§ Jobs
1. Answer these from the Clapham Park text:
(a) Which London borough is Clapham Park in?
(b) How many acres of Bleak Hall Farm did Thomas Cubitt buy, and in what year?
(c) What was Cubitt's own residence called, and when was it demolished?
2. Please write out the Clapham Park text word for word, everything from "Area in the London" down to "west of Brixton.".

§ Supplied text
>>>>

- Clapham Park Location within Greater London
- London borough: Lambeth;
- Ceremonial county: Greater London
- Region: London;
- Country: England
- Sovereign state: United Kingdom
- Post town: LONDON
- Postcode district: SW4, SW12 and SW2
- Dialling code: 020
- Police: Metropolitan
- Fire: London
- Ambulance: London
- UK Parliament: Clapham and Brixton Hill;
- London Assembly: Lambeth and Southwark;

= Clapham Park =

Area in the London Borough of Lambeth

Clapham Park is an area in the Borough of Lambeth in London, to the south of central Clapham and west of Brixton.

==History==
The original Clapham Park Estate was a speculative development by Thomas Cubitt, who bought 229 acre of Bleak Hall Farm in 1825, and marked out plots for building around the new, broad, tree-lined streets of King's Road, Clarence Road, Queen's Road and Atkins Road. (The first three have now been renamed Kings Avenue, Clarence Avenue and Poynders Road respectively). The estate was planned to consist of large detached houses in Cubitt's characteristic Italianate villa style, with each house set in extensive grounds. However, Cubitt's ambitions were never fulfilled, and some plots remained undeveloped at the outbreak of World War I. Cubitt's own residence, Lincoln House, was demolished in 1905, and Rodenhurst Road, a street of large, double-fronted, semi-detached Edwardian houses, was laid out on the site. British statesman Arthur Henderson once lived at number 13 and there is a Blue Plaque on the house indicating this. With the adoption of Poynders Road as the arterial "South Circular" road, this area is now severed from the area further south by traffic, and the streets south of Poynders Road are not generally referred to as being part of Clapham Park.

<<<<

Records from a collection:

>>>>

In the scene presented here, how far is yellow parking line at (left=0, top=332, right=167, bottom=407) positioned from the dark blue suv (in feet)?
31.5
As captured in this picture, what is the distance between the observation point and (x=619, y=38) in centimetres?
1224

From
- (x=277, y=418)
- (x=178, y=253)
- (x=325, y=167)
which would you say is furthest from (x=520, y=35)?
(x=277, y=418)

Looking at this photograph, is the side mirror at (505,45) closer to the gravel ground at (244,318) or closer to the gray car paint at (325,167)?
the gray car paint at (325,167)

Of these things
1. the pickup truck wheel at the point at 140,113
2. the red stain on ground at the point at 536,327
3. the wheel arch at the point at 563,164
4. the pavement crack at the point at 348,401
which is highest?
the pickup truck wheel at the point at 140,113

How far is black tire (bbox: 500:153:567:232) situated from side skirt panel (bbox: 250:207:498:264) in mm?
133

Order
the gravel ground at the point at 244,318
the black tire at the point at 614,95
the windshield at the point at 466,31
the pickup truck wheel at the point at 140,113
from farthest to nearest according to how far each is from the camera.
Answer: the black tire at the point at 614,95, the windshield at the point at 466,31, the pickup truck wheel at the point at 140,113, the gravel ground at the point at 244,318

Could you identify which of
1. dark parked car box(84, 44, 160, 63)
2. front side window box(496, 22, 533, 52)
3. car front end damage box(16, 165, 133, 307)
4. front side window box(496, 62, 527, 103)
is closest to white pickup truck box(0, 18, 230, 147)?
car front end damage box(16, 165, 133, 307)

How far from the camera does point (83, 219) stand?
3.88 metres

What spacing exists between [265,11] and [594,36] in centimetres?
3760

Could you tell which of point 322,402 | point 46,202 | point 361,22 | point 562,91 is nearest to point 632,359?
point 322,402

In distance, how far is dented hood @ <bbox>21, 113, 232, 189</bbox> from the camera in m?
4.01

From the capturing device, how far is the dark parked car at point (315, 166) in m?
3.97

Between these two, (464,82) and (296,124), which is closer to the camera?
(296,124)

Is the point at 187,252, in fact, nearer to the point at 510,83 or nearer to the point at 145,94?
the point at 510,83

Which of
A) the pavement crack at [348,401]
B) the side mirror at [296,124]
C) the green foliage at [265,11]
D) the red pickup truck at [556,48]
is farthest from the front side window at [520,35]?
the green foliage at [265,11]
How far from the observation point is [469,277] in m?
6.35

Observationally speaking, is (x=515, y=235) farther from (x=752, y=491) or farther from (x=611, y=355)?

<<<<

§ Results in order
1.
(a) Lambeth
(b) 229 acres, in 1825
(c) Lincoln House, demolished in 1905

2.
Area in the London Borough of Lambeth

Clapham Park is an area in the Borough of Lambeth in London, to the south of central Clapham and west of Brixton.